Désormais, cette salle se consacre au théâtre littéraire, excluant les farces de son répertoire. Parallèlement, dans le jeu de paume du Marais, une autre troupe, qui vient de Rouen et qui est dirigée par Montdory, joue une comédie intitulée Mélite d'un jeune auteur nommé Pierre Corneille. Le succès est tel que cette troupe entre en concurrence directe avec l'Hôtel de Bourgogne. Elle va subir les assauts de la Confrèrie de la Passion et déménager plusieurs fois pour s'installer finalement rue Vieille-du-Temple sous l'enseigne du Théâtre du Marais, en donnant ainsi une deuxième scène théatrale à Paris. Les luttes entre ces deux théâtres sont incessantes mais elles sont bénéfiques à la création, pour le plus grand bonheur du public.

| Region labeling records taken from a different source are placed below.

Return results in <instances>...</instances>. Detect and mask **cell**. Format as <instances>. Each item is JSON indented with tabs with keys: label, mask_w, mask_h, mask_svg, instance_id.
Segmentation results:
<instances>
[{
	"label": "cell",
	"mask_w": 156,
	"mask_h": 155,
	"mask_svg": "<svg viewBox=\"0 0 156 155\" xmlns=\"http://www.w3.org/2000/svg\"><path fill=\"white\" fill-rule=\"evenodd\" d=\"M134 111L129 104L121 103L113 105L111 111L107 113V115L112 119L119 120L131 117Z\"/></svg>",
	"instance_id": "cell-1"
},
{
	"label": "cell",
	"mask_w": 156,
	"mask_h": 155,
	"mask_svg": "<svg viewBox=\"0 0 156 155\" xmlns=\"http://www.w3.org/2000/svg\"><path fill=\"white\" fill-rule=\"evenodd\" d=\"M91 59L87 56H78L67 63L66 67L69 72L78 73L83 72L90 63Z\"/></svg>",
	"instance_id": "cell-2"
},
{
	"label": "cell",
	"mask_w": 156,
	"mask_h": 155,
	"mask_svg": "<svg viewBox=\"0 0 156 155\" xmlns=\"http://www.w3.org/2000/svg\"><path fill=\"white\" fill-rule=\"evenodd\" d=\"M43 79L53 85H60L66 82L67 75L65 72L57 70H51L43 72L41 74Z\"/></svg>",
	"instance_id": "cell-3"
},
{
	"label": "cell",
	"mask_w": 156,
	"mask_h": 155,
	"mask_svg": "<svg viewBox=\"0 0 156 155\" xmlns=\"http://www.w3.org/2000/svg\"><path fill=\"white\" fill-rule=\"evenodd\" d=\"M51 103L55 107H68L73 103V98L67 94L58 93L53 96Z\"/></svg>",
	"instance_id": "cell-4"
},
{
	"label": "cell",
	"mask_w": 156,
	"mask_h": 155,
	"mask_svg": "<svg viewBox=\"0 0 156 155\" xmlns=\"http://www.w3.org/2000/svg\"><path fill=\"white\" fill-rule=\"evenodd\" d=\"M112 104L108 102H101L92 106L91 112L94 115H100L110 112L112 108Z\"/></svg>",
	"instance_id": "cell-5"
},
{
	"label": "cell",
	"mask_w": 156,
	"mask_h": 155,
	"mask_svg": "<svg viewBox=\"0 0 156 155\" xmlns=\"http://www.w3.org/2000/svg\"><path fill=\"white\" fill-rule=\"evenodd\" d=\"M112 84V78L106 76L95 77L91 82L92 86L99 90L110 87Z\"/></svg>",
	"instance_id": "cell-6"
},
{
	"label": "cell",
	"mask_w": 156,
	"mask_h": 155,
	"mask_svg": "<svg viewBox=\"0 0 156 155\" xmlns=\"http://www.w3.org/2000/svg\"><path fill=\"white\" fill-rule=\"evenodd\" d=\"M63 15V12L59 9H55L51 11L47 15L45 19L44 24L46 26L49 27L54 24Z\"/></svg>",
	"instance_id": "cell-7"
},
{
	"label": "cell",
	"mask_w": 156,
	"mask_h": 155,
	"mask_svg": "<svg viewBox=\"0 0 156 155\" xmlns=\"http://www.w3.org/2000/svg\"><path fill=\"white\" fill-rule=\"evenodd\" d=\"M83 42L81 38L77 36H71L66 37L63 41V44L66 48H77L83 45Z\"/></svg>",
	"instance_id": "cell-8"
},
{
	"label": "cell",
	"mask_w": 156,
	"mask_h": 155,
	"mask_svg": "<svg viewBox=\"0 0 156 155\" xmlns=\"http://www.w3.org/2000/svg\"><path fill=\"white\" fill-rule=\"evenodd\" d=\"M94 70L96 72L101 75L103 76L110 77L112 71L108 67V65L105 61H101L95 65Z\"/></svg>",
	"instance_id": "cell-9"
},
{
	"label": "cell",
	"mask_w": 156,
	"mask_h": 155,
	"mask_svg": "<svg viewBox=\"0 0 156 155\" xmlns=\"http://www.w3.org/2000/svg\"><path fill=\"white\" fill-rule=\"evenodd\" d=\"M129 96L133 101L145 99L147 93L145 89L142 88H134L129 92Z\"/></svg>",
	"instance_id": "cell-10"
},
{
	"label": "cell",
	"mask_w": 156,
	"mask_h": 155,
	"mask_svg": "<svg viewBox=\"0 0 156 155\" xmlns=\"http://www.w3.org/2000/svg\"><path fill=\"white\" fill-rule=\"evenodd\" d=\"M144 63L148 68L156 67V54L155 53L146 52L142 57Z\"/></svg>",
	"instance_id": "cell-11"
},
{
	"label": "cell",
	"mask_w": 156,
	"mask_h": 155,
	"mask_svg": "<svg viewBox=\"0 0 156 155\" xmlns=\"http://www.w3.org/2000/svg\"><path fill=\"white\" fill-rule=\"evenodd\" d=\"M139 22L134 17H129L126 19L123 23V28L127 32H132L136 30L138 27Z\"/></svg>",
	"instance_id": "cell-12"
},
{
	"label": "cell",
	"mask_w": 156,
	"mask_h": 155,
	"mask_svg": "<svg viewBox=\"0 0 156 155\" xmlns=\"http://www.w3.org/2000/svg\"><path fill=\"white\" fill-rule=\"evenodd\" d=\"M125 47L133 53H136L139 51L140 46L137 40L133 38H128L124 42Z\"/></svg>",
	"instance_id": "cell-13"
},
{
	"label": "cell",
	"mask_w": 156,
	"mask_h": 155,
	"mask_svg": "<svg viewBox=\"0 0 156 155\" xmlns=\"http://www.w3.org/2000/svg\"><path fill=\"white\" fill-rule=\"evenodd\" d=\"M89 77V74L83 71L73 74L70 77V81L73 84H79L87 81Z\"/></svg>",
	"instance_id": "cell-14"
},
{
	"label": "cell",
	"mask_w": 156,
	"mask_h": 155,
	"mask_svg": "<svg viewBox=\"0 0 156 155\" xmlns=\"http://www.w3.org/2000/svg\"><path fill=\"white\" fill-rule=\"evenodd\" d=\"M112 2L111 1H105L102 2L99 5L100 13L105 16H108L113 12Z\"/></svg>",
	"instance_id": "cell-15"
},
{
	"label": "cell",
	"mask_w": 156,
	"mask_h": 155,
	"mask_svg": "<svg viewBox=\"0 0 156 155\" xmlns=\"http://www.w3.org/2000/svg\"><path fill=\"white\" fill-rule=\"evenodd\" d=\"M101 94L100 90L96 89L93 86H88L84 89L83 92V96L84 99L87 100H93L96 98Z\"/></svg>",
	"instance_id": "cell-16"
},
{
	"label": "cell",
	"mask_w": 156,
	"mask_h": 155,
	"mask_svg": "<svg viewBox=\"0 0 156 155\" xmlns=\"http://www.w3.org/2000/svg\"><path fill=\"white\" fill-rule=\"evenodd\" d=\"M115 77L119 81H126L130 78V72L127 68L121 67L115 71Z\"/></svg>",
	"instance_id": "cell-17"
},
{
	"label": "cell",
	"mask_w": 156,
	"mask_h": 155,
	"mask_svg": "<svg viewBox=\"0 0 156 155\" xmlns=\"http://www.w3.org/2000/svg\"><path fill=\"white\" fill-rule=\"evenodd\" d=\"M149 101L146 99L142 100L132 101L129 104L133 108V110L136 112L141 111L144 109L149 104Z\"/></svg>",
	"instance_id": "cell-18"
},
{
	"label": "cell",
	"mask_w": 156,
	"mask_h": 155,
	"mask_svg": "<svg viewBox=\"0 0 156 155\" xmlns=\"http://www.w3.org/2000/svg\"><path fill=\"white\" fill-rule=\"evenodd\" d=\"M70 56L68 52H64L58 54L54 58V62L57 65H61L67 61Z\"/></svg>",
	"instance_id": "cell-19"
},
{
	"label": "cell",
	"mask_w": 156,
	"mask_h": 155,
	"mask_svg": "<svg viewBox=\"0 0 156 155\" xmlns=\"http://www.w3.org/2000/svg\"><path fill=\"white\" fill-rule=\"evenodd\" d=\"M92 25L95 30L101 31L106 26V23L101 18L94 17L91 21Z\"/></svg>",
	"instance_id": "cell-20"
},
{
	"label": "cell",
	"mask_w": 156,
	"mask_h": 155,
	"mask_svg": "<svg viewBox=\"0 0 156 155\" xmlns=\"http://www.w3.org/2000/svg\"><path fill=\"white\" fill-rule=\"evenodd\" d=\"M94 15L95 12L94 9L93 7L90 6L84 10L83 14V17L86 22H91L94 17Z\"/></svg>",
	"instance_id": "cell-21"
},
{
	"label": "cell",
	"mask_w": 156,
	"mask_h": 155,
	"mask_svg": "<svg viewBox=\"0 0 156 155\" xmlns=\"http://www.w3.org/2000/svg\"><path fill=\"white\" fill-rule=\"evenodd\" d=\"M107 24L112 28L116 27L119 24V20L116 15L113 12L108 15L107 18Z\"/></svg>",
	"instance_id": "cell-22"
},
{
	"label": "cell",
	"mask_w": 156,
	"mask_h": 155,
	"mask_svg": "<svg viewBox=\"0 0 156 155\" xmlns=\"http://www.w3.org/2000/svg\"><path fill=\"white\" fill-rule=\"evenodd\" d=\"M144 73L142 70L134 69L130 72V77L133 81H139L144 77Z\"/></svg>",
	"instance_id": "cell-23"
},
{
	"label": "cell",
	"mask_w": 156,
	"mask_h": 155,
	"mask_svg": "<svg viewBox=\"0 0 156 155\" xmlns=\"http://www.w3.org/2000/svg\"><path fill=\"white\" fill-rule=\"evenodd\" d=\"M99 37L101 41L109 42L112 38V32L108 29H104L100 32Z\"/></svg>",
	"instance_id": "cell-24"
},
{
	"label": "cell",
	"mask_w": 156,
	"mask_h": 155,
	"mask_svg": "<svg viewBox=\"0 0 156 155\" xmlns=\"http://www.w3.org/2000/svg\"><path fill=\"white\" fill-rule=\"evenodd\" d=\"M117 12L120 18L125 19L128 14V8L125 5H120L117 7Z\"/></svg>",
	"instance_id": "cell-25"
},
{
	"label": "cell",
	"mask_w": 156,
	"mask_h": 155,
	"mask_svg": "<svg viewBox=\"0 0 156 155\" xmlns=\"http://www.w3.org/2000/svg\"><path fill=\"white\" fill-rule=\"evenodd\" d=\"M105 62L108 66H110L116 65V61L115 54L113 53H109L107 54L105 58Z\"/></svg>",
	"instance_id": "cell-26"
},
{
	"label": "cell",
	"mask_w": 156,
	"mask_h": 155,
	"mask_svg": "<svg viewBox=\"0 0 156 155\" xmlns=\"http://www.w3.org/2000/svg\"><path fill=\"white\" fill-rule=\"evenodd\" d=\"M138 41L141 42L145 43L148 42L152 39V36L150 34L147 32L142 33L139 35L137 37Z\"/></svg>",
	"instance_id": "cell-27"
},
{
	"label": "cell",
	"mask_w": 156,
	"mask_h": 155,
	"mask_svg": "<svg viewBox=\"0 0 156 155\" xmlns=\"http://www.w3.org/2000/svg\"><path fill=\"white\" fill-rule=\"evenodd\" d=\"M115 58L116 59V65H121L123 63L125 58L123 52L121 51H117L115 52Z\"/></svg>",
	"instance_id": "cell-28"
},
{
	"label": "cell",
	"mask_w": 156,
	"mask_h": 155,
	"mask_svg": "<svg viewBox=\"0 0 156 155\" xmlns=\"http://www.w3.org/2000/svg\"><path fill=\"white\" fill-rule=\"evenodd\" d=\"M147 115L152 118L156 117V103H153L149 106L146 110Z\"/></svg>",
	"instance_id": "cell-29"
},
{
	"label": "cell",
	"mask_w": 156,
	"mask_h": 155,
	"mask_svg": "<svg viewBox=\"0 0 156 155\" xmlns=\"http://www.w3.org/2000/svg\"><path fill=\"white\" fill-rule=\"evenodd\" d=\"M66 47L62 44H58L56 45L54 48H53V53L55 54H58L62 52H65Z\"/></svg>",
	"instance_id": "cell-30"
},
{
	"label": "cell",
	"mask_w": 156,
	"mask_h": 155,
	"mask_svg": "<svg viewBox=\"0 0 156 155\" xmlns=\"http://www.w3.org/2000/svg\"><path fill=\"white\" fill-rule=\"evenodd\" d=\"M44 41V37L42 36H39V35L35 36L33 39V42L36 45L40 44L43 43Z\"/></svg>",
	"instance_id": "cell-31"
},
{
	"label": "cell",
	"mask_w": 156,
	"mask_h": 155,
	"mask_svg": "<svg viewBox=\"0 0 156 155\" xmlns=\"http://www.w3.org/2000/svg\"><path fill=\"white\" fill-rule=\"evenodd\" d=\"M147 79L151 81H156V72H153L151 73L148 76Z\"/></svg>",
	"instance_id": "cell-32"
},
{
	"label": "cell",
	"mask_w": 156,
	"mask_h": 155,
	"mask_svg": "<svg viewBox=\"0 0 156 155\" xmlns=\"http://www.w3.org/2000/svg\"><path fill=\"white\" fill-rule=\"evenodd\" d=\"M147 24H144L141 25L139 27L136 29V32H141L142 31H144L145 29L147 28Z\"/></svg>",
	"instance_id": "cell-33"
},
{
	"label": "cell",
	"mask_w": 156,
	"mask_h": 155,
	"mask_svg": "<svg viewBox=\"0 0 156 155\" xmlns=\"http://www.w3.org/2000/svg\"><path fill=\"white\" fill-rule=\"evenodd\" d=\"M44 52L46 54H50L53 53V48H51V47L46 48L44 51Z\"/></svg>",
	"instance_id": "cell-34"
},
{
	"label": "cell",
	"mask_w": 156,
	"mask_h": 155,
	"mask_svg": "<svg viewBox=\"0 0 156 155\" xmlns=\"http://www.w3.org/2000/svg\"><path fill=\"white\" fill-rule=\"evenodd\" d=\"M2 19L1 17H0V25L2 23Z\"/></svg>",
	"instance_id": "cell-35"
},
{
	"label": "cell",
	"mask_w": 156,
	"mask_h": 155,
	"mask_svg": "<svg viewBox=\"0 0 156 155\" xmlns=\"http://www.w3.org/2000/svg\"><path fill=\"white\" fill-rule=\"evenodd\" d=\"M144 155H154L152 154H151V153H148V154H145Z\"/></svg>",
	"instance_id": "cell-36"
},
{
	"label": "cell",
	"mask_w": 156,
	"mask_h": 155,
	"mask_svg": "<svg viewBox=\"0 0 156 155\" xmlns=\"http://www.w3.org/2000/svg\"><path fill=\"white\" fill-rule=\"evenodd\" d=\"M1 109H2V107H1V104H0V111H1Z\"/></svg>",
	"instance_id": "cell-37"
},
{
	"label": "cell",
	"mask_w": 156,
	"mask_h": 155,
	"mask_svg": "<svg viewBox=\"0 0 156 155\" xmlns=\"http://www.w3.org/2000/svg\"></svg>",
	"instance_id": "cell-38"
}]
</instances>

En 1644, une troisième salle ouvre ses portes à Paris et tente sa chance, sous la houlette du jeune auteur Jean-Baptiste Poquelin qui y installe sa troupe : L'Illustre Théâtre. Malheureusement, la troupe ne résiste pas longtemps aux difficultés financières qui l'accablent et part en province. Pendant ce temps, les comédiens italiens continuent leurs séjours réguliers à Paris et c'est au théâtre du Petit Bourbon qu'ils se fixent. Ils y accueillent, quelques années plus tard, Poquelin devenu Molière lorsqu'il revient à Paris et, à partir de ce moment-là, les deux troupes jouent en alternance. La vie parisienne peut compter à présent sur trois théâtres permanents. Comme il l'a fait pour le théâtre du Marais, l'Hôtel de Bourgogne entre en guerre avec ce nouveau théâtre. Mais Molière est assuré du soutien de roi et quand la salle du Petit Bourbon est démolie pour des raisons d'extension des bâtiments du Louvre, le roi gratifie la troupe de la vieille salle du Palais Royal, jadis construite par Richelieu. Restaurée au frais du roi, le Palais Royal ouvre ses portes en 1661, et pendant douze années Molière y enchaine une série de succès et de luttes célèbres. Sa troupe est, après sa mort, transférée à l'Hôtel Guénégaud. Ces théâtres vont ensuite évoluer au gré des rivalités entre les acteurs et du goût du jour, mais ce siècle est définitivement celui qui dote la capitale de lieux de représentation stables, écrins d'une production riche et féconde. Dans les dernières décennies du siècle, l'Hôtel de Bourgogne et l'Hôtel Guénégaud fusionnent pour devenir la Comédie française et le Palais Royal est donné à Lulli pour y installer l'opéra.